Reputation: 5088
Assume I have text strings that look something like this:
A-B-C-I1-I2-D-E-F-I1-I3-D-D-D-D-I1-I1-I2-I1-I1-I3-I3
Here I want to identify sequences of markers (A
is a marker, I3
is a marker etc.) that leads up to a subsequence consisting only of IX
markers (i.e. I1
, I2
, or I3
) that contains an I3
. This subsequence can have a length of 1 (i.e. be a single I3
marker) or it can be of unlimited length, but always needs to contain at least 1 I3
marker, and can only contain IX
markers. In the subsequence that leads up to the IX
subsequence, I1
and I2
can be included, but never I3
.
In the string above I need to identify:
A-B-C-I1-I2-D-E-F
which leads up to the I1-I3
subsequence which contains I3
and
D-D-D-D
which leads up to the I1-I1-I2-I1-I1-I3-I3
subsequence that contains at least 1 I3
.
Here are a few additional examples:
A-B-I3-C-I3
from this string we should identify A-B
because it is followed by a subsequence of 1 that contains I3
, and also C
, because it is followed by a subsequence of 1 that contains I3
.
and:
I3-A-I3
here A
should be identified because it is followed by a subsequence of 1 which contains I3
. The first I3
itself will not be identified, because we are only interested in subsequences that are followed by a subsequence of IX
markers that contains I3
.
How can I write a generic function/regex that accomplishes this task?
Upvotes: 3
Views: 86
Reputation: 174696
Use strsplit
> x <- "A-B-C-I1-I2-D-E-F-I1-I3-D-D-D-D-I1-I1-I2-I1-I1-I3-I3"

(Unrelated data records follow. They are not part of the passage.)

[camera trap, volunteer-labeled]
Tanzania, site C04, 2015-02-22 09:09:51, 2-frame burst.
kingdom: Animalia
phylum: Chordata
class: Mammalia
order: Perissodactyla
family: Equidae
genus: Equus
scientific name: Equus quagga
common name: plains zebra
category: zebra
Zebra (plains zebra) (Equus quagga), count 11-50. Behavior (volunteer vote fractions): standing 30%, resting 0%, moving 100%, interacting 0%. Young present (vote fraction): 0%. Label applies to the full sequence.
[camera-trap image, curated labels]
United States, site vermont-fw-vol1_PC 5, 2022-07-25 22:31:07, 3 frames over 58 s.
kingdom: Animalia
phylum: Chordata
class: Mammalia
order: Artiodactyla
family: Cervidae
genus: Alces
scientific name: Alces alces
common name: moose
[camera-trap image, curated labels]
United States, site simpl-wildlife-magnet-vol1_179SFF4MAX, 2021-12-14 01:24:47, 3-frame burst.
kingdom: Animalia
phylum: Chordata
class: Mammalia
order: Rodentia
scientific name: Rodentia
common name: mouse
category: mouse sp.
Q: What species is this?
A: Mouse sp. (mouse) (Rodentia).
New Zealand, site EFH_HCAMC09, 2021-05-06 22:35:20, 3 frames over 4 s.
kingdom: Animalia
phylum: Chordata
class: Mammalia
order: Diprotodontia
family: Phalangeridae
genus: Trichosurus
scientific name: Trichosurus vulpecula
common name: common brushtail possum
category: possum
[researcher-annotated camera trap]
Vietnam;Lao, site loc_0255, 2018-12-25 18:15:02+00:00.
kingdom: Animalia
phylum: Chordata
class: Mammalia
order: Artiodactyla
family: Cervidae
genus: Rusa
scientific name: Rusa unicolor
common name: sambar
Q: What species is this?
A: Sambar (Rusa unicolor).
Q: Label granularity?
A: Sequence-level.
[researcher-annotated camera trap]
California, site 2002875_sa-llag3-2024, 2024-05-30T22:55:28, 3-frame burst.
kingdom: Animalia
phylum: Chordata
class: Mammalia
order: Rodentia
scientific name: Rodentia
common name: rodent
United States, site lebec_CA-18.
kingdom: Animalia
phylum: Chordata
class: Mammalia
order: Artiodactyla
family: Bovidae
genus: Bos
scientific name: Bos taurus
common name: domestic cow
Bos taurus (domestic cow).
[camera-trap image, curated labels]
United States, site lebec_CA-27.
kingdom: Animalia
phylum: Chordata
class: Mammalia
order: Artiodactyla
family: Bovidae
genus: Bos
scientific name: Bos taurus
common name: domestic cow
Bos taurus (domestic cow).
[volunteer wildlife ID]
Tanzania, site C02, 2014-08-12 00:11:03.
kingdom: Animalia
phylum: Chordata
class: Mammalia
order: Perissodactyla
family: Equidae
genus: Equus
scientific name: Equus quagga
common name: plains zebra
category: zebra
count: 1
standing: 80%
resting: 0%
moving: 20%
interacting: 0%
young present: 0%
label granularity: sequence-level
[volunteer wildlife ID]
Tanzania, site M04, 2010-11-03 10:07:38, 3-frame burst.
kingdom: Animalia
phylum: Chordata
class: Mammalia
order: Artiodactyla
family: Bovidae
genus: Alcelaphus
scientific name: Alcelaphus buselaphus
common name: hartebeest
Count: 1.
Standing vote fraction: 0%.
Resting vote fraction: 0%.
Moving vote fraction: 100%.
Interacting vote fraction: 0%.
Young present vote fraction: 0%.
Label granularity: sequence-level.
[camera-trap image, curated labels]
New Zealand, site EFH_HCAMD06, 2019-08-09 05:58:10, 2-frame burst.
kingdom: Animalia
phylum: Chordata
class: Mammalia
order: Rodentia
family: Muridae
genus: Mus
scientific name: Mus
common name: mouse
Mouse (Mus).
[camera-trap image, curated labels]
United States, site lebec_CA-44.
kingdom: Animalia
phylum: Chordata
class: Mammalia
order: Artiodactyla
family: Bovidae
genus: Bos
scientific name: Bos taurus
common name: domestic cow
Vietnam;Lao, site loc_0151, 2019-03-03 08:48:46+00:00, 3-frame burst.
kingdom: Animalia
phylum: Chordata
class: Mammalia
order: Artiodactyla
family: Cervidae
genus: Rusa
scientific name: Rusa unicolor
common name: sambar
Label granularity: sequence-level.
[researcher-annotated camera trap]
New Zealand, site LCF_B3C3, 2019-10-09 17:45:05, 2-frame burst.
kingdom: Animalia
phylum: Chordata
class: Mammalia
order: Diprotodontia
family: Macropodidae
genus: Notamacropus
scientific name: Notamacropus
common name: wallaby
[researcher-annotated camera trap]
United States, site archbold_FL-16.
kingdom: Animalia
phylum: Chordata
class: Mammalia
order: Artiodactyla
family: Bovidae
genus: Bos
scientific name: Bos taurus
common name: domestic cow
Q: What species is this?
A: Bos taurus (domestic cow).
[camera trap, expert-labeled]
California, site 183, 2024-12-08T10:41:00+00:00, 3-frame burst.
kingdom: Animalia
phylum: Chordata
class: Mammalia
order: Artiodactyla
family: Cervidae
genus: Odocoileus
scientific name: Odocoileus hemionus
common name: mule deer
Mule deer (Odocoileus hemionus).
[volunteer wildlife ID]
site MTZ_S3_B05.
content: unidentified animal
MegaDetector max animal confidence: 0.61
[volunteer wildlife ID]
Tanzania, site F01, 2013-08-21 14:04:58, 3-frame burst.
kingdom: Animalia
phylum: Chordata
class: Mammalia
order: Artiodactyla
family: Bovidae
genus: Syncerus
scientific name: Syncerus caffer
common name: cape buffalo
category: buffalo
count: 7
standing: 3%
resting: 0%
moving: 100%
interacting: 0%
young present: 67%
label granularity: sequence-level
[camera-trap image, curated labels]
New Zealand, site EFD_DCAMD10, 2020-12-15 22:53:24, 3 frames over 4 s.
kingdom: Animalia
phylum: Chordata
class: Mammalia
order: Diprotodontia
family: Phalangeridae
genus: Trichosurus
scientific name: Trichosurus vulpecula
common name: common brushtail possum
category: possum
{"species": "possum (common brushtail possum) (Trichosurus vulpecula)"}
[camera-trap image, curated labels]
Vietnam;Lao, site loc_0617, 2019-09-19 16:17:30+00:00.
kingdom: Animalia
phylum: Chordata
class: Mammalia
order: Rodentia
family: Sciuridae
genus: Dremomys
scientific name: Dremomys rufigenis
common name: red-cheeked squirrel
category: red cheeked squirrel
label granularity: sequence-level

> strsplit(x, "(?:-?I\\d+)*-?\\bI3-?(?:I\\d+-?)*")
[[1]]
[1] "A-B-C-I1-I2-D-E-F" "D-D-D-D"
> strsplit("A-B-I3-C-I3", "(?:-?I\\d+)*-?\\bI3\\b-?(?:I\\d+-?)*")
[[1]]
[1] "A-B" "C"
or
> strsplit("A-B-I3-C-I3", "(?:-?I\\d+)*-?\\bI3\\b-?(?:I3-?)*")
[[1]]
[1] "A-B" "C"
Upvotes: 4
Reputation: 107287
You can identify the sequences which contains I3
with following regex :
(?:I\\d-?)*I3(?:-?I\\d)*
So you can split your text with this regex to get the desire result.
See demo https://regex101.com/r/bJ3iA3/4
Upvotes: 1
Reputation: 850
Try the following expression: (.*?)(?:I[0-9]-)*I3(?:-I[0-9])*
.
See the match groups:
https://regex101.com/r/yA6aV9/1
Upvotes: 0